"Our larder is full enough for us to stand a siege," Patsey said, laughing, "and I know that we have a good stock of wine in the cellar, Jean."

"Yes, and of cider, too. When the tenants are in any difficulty about paying their rents, I am always willing to take it out in wine or cider; for my father deals in both, and therefore it is as good as money. But I have not sent any to Nantes for the past two or three years and, as you say, the cellars are as full as they can hold.

"Tomorrow, Leigh, we will ride over and call upon some of our neighbours to hear the last news, for the Bocage is as far away from Nantes as if it were on the other side of France, and we hear only vague rumours of what is going on here."

The ride was a delightful one to Leigh. He had only once visited the chateau before, and then only for a day or two. The wild country, with its deep lanes, its thick high hedges, its woods and copses, was all new to him; for the country round his English home was, for the most part, bare and open. Some of the peasants carried guns over their shoulders, and looked as if accustomed to use them.

"Very few of them possess guns," Jean Martin remarked, "and that they should carry them shows how disturbed a state of mind all these people are in. They know that their priests may be arrested and carried off, at any moment; and no doubt the report that an order has been issued to raise thirty thousand men throughout France, and that every town and village has to furnish its quota, has stirred them up even more effectually. I don't suppose that many of them think that the authorities will really try to drag men off, against their will; but the possibility is quite enough to inflame their minds."

At the very first house they visited they received, from the owner, ample confirmation of Jean's views.

"There have been continual fracases between the peasants and the military," he said, "over the attempts of the latter to arrest the priests. They can scarcely be called fights, for it has not come to that; but as soon as the peasants hear that the gendarmes are coming, they send the priest into the wood, and gather in such force that the gendarmes are glad enough to ride away, unharmed. Of course, until we see that the peasants are really in earnest, and intend to fight to the last, it would be madness for any of us to take any part in the matter; for we should be risking not only life but the fortunes of our families, and maybe their lives, too. You must remember, moreover, that already a great number of the landed proprietors have either been murdered or imprisoned in Paris, or are fugitives beyond the frontier."

"If the peasants would fight," Jean Martin said, "it might not be a bad thing that there are so few whom they could regard as their natural leaders. If there are only a few leaders they may act together harmoniously, or each operate in his own district; but with a number of men of the same rank, or nearly of the same rank, each would have his own ideas as to what should be done, and there would be jealousy and discord."

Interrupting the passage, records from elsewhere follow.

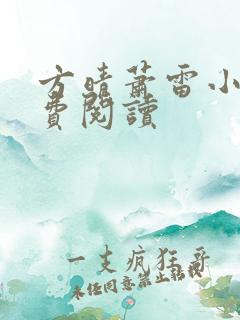 方晴萧雷小说免费阅读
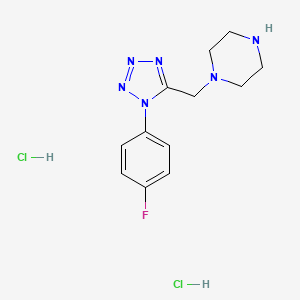 1-{[1-(4-fluorophenyl)-1H-tetrazol-5-yl]methyl}piperazine dihydrochloride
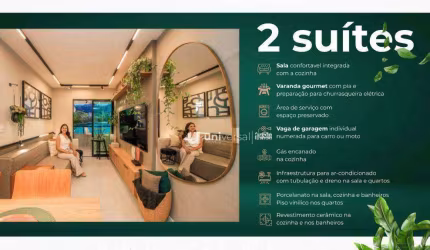 Apartamento com 2 quartos à venda, 55 m² por R$ 499.900 - São Mateus - Juiz de Fora/MG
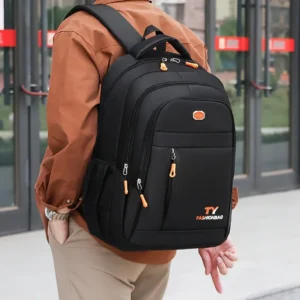 Men's Large Capacity Waterproof Backpack – Casual Everyday Rucksack with Adjustable Straps – Professional Laptop and Computer Travel Bag for Work, College, and Business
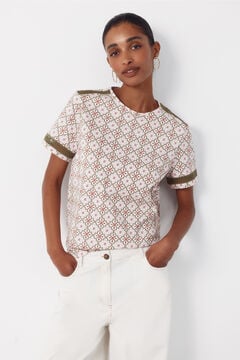 Cortefiel Camiseta detalle vainicas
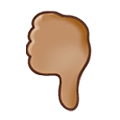Emoji 🖓🏽 Gesto col pollice verso il basso: Carnagione Olivastra su Samsung One UI 6.1.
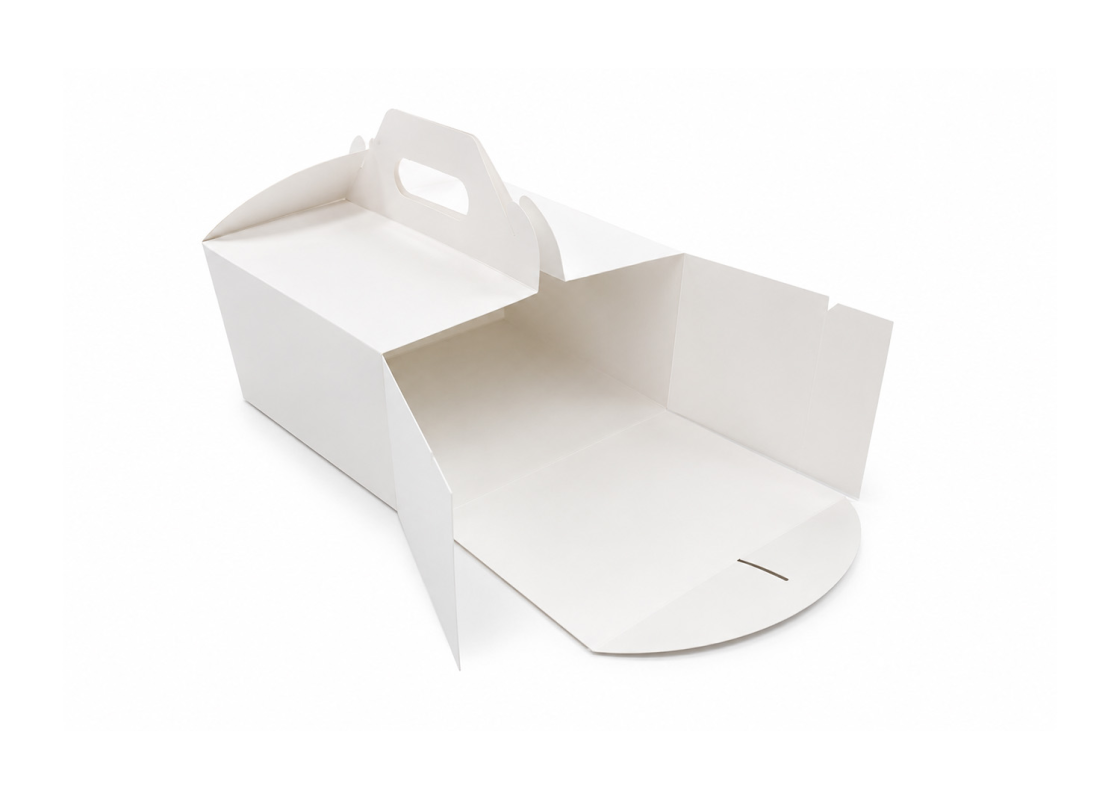 DT-7: 220x220x120 mm <br>cake box with handle, 10 pcs. 2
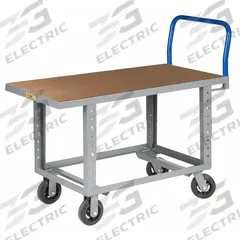 LITTLE GIANT Platform Truck: 2,000 lb, 60 in L x 30 in W x 35 1/2 in H Deck, 6 in Caster Dia (MPN RNH-3060-6MR-AH). Key specifications — Side Panel Type: No Side Panels; Caster/Wheel Configuration: (2) Swivel; Brand: LITTLE GIANT.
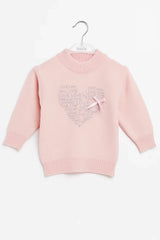 Goyalsons Girls Woolen Top O9202-03 Pink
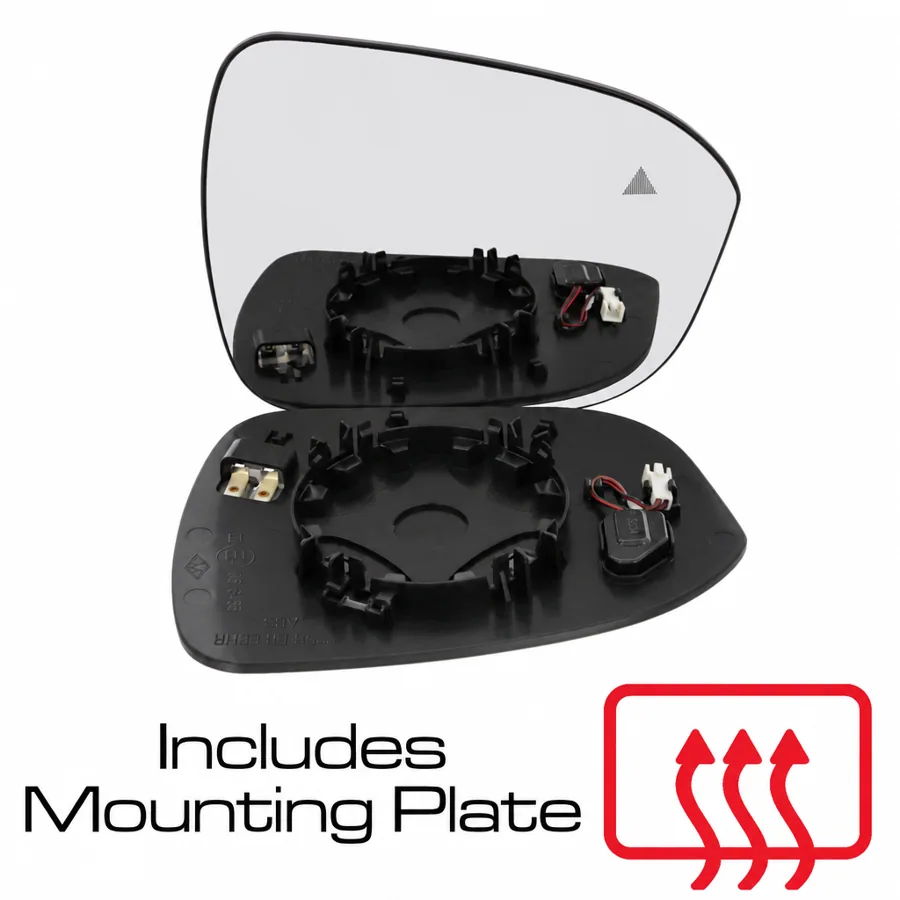 Nissan Qashqai Right Heated Convex Mirror Glass (2021 onwards)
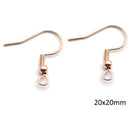 Crochet boucle d oreille acier inoxydable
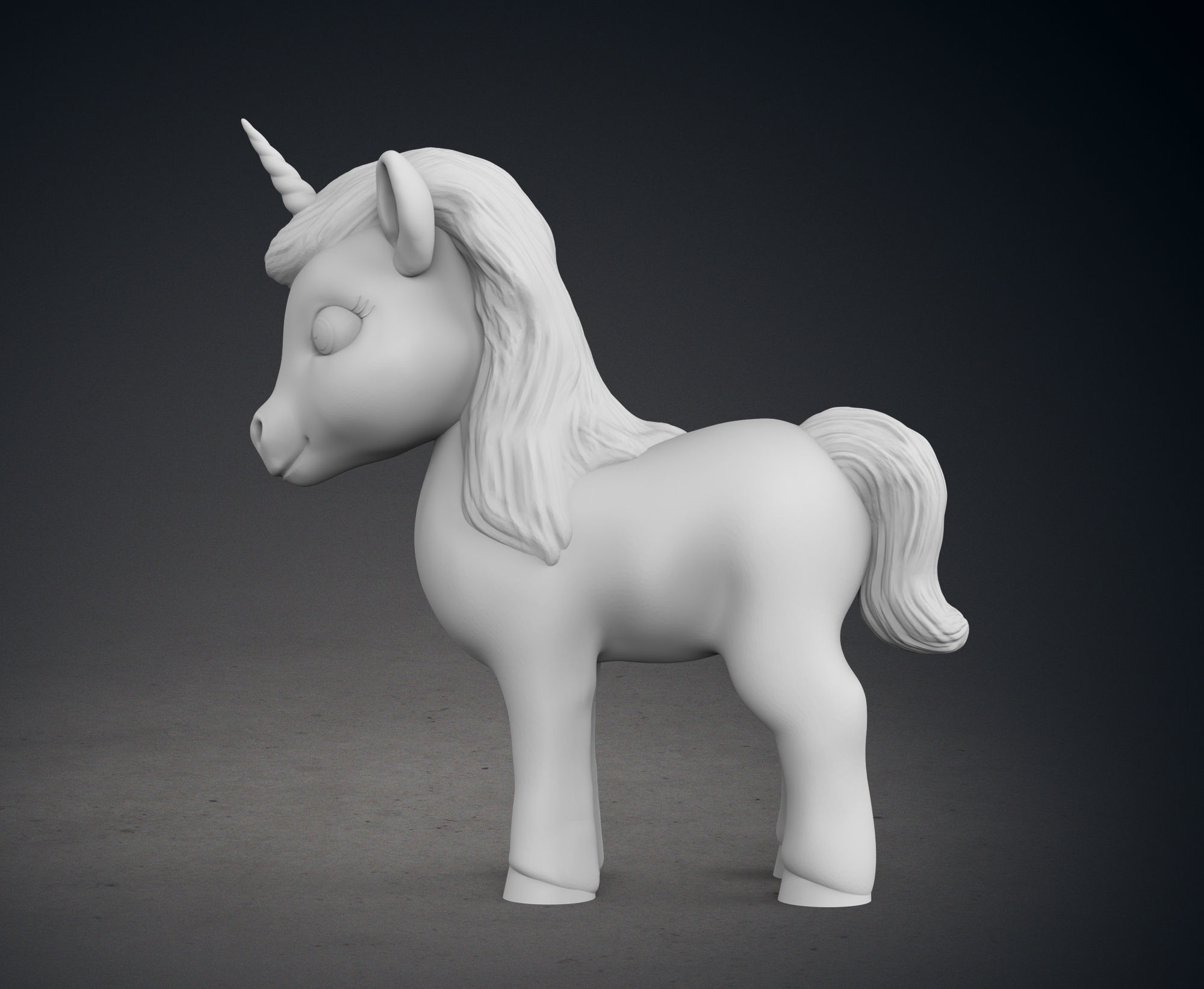 Cute Unicorns Pack 3D print model_4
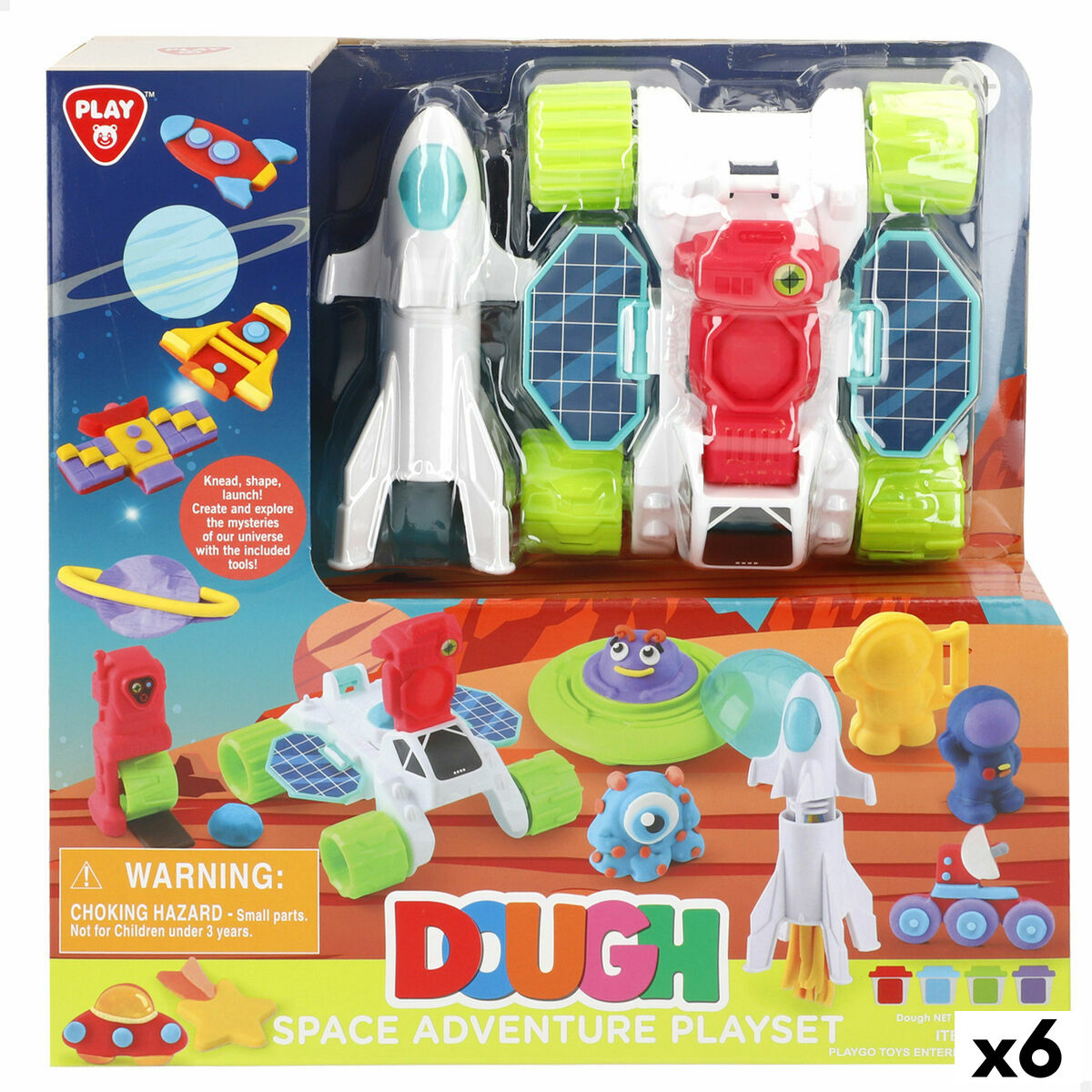 Juego de Plastilina PlayGo (6 Unidades)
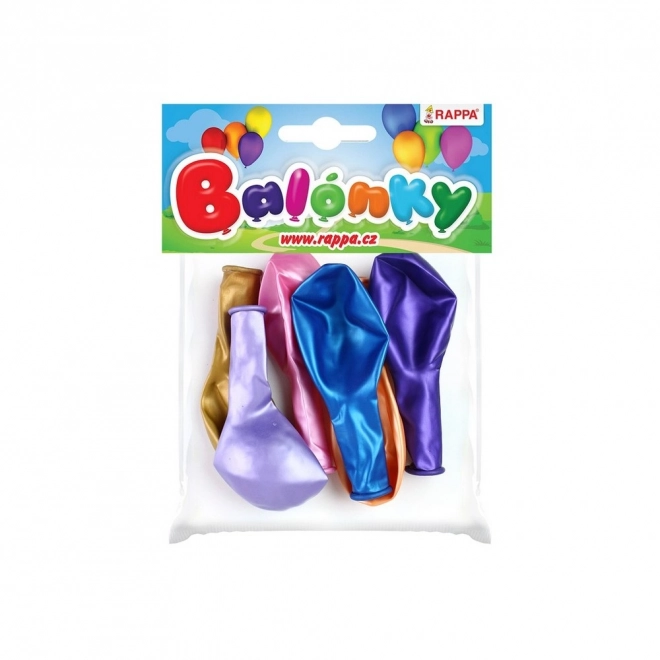 Balon metalizat 30 cm set 5 bucăți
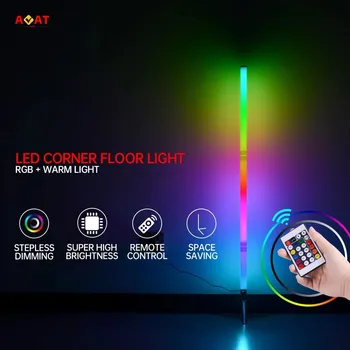 LED 플로어 램프, 거실, RGB + WW + CW, 방 장식용, USB 전원 공급 장치, 북유럽 집 장식, 긴 바닥 조명 상품 이미지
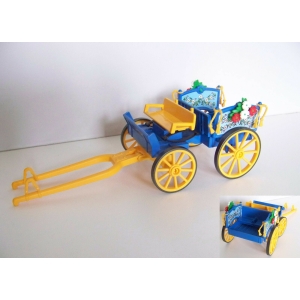PLAYMOBIL (T4139) FERME - Calèche de Course Bleue 3117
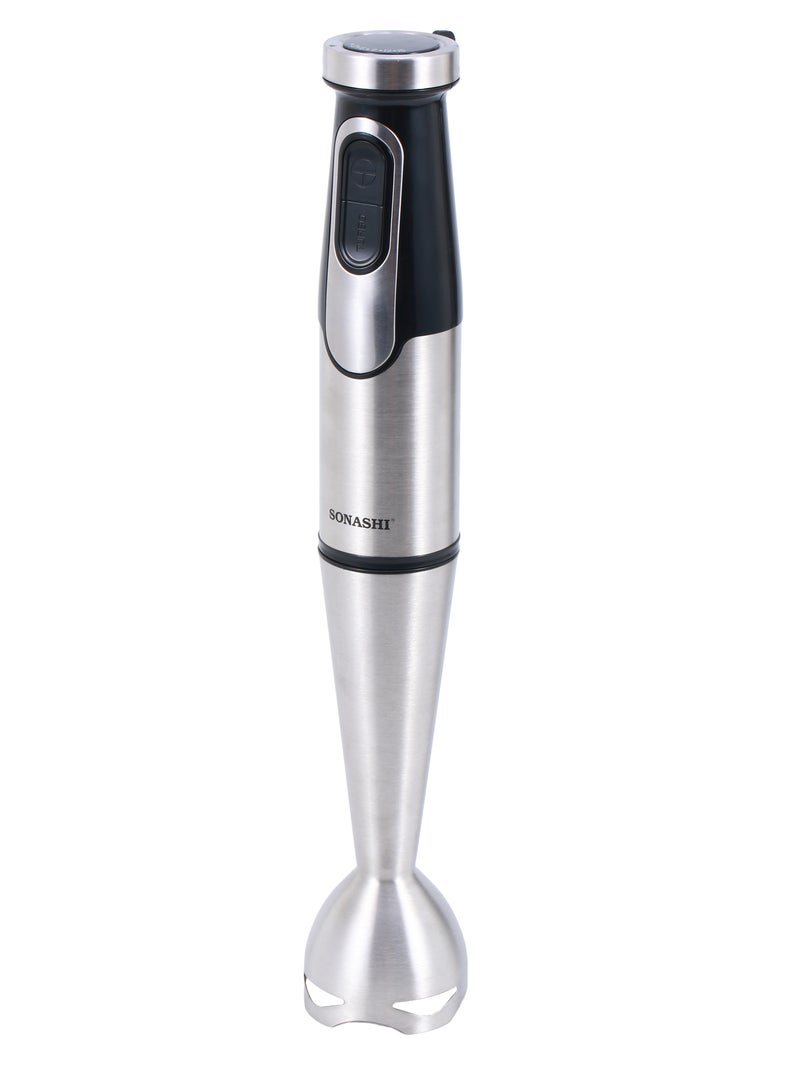 Hand Blender with Stainless Steel Shaft | Speed Control with Powerful Motor | Easy to Wash Detachable Blending Wand | Ideal for Smoothies, Shakes, Baby Food, & Fruits SHB-192 Black/Silver 1000W SHB-192 Silver/Black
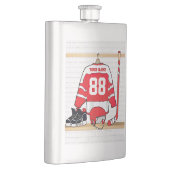 アイスホッパーソナライズされたク赤と白キージャージー フラスク (右)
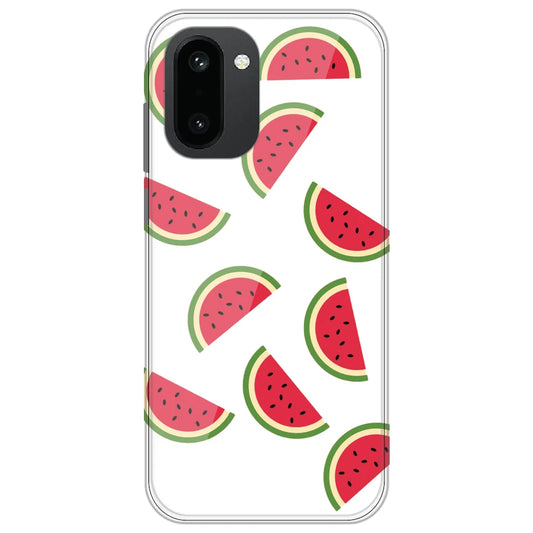 Watermelons - Clear Printed Silicone Case for OnePlus 15R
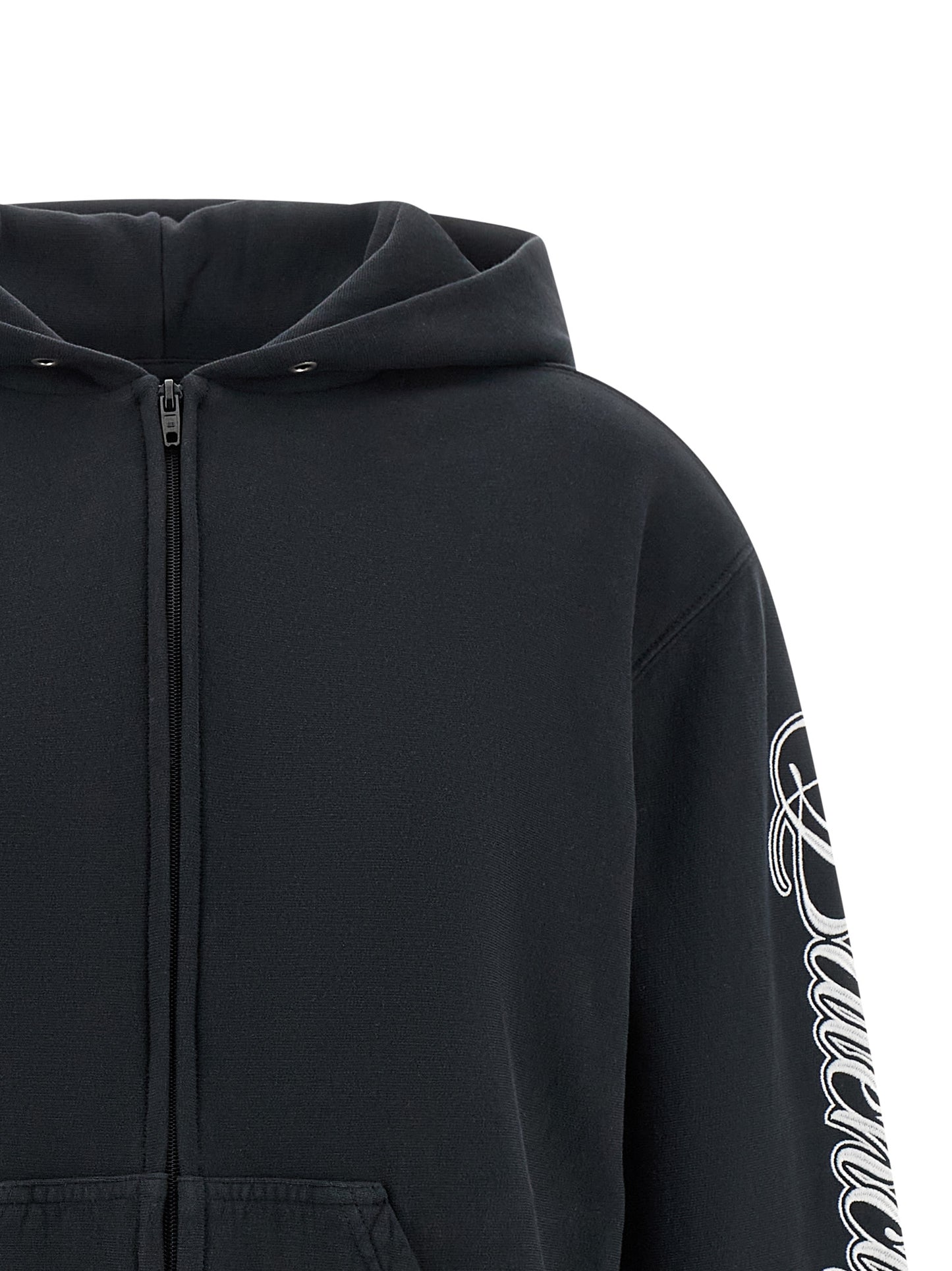 Balenciaga Black Cotton Sweatshirt
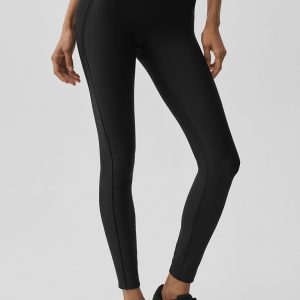Airlift High-Waist Top-Notch Legging - Black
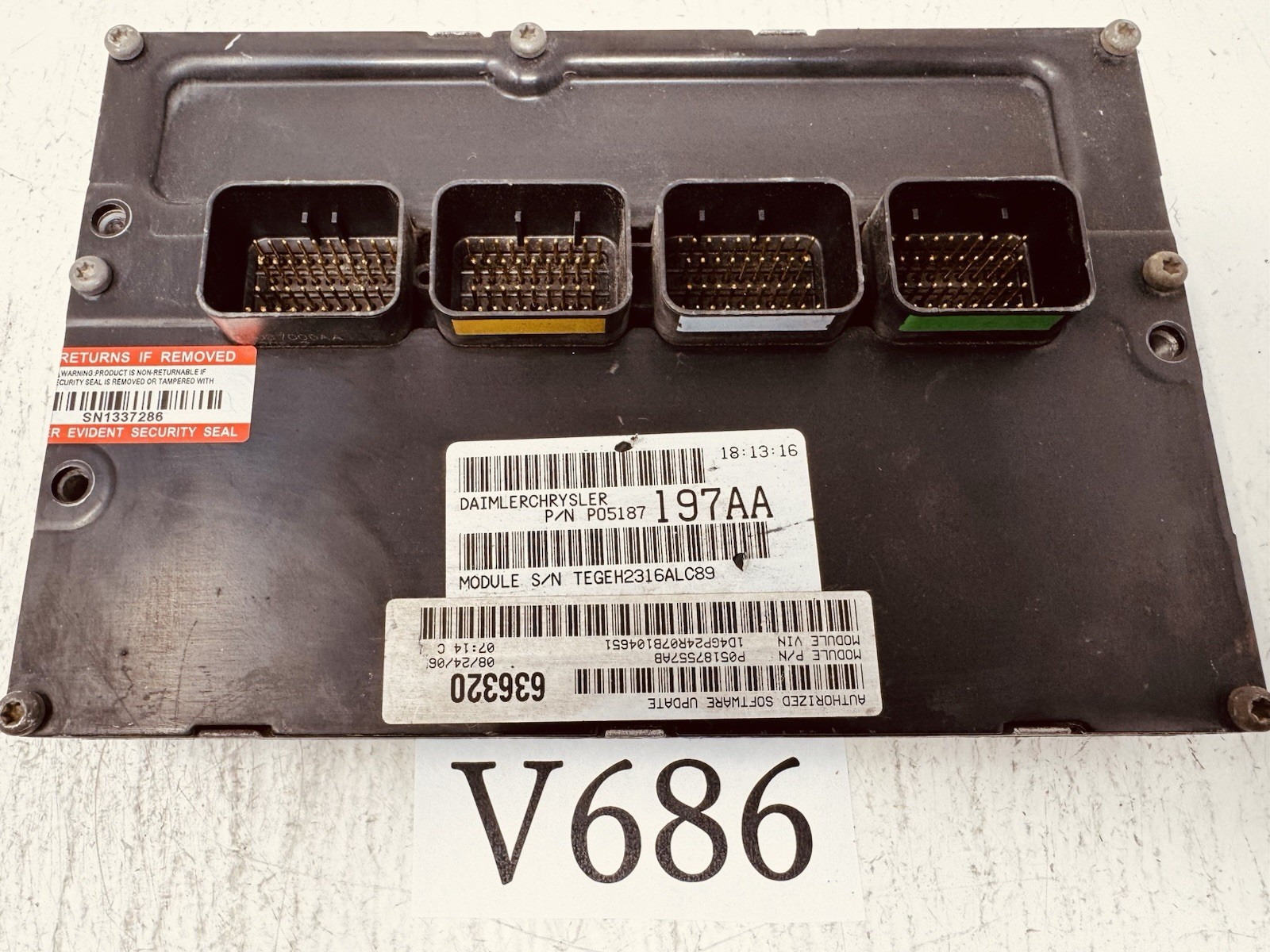 2007 Dodge Grand Caravan 3.8L PCM ECU ECM Engine Computer 05187197 Plug & Play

"That is true," the other replied. "Of course, if this were an open country it would be necessary, to give us a chance of success, that some sort of discipline should be established; and none could persuade the peasants to submit to discipline, except their own lords. But in a country like this, discipline is of comparatively little importance; and it is well that it is so, for though I believe that the peasants would fight to the death, rather than submit to be dragged away by force from their homes, they will never keep together for any time."

"I am afraid that that will be the case. We must hope that it will not come to fighting but, if it does, it will take a large force to conquer La Vendee."